The book is a thorough explanation of the divine, saving act of justification and a vigorous defence of the doctrine, not only against the old heresies of Rome and of Arminianism, but also against the contemporary attacks on justification by the New Perspective on Paul, Evangelicals and Catholics Together, and the Federal Vision.

Originally conceived by the author as a polemical work against the modern attacks on, and departures from, the truth of justification, the book became instead a thorough, systematic and largely positive treatment of the doctrine. Instead of contending with the theologians, it instructs Reformed and Presbyterian believers, including perhaps some ministers, in the truth that is the heart of the gospel and that, therefore, bears on all the other truths of the gospel. The book explains justification as imputation; that justification is by faith; the essential importance of justification’s being by faith “only;” the meaning of justification’s being “by the faith of Jesus;” the assurance of faith, with particular reference to the error of much of Puritanism; the “when” of justification, including a careful, moderate and biblical defence of eternal justification; the origin of justification in the counsel of the covenant; the merit of Christ’s active obedience; the still controversial relation of Paul and James; the necessary relation of justification and election; and more.

The book is permeated with biblical exposition and the doctrine is founded upon Scripture. Although not mainly polemical, the book throughout defends justification by faith alone, especially against contemporary false doctrines and teachers. It names names. This alone makes the book worthwhile. For the present-day Reformed churches and theologians, facing an assault on the gospel truth of justification that threatens and undoes everything that the Reformation confessed and for which the Reformers contended, either fall into a cowardly silence or subtly compromise the fundamental gospel truth. Thus, there is a great falling away (unto perdition)—not of the “liberal” Protestant churches, which became apostate long ago and are ready, if not eager, to fall into the embrace of Rome—but of the Reformed and Presbyterian churches that still have a reputation of “conservative” and orthodox.

Nevertheless, the book is more than a contemporary defence of justification against modern heresies and heretics, including the New Perspective on Paul, the Federal Vision, N. T. Wright and Norman Shepherd.
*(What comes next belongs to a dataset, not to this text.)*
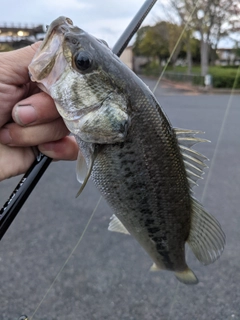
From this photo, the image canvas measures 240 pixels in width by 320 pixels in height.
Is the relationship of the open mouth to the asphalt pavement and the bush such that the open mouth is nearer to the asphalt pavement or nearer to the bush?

It is also more than only a historical commemoration of the sixteenth-century Reformation’s stand on behalf of the truth of justification by faith alone. These two features alone would make the book timely.

In two respects the book can justly, if audaciously, claim to be a development of the doctrine that was the heart of the Reformation. First, contemporary heresies have occasioned development of the doctrine, for example, the ultimate grounding of justification in the counsel of the covenant. Second, the book is a systematic, thorough, concentrated treatment of justification. The Reformers worked the truth of justification into their commentaries, theological treatises on various subjects and polemical works. They did not, so far as I am aware, produce a work devoted strictly to justification in a systematic, concentrated, thorough treatment of the doctrine.

The RFPA contributes to the commemoration of the Reformation, therefore, not only by remembering the gospel truth of justification, but also by explaining the doctrine to a new, much later generation of Protestant believers, by defending it against contemporary foes and by developing it further.

At such a time as this, a work that echoes Luther’s “here I stand” with specific regard to the fundamental doctrine of the Reformation is not only appropriate, but necessary. Clearly, unequivocally, creedally, biblically, the gospel truth of justification by faith alone, without works—any works, all works! Only the alien, perfect work of the Son of God in our flesh, Jesus the justifying Christ of God! Received by faith alone! Luther—to whose memory the book is dedicated—would be glad.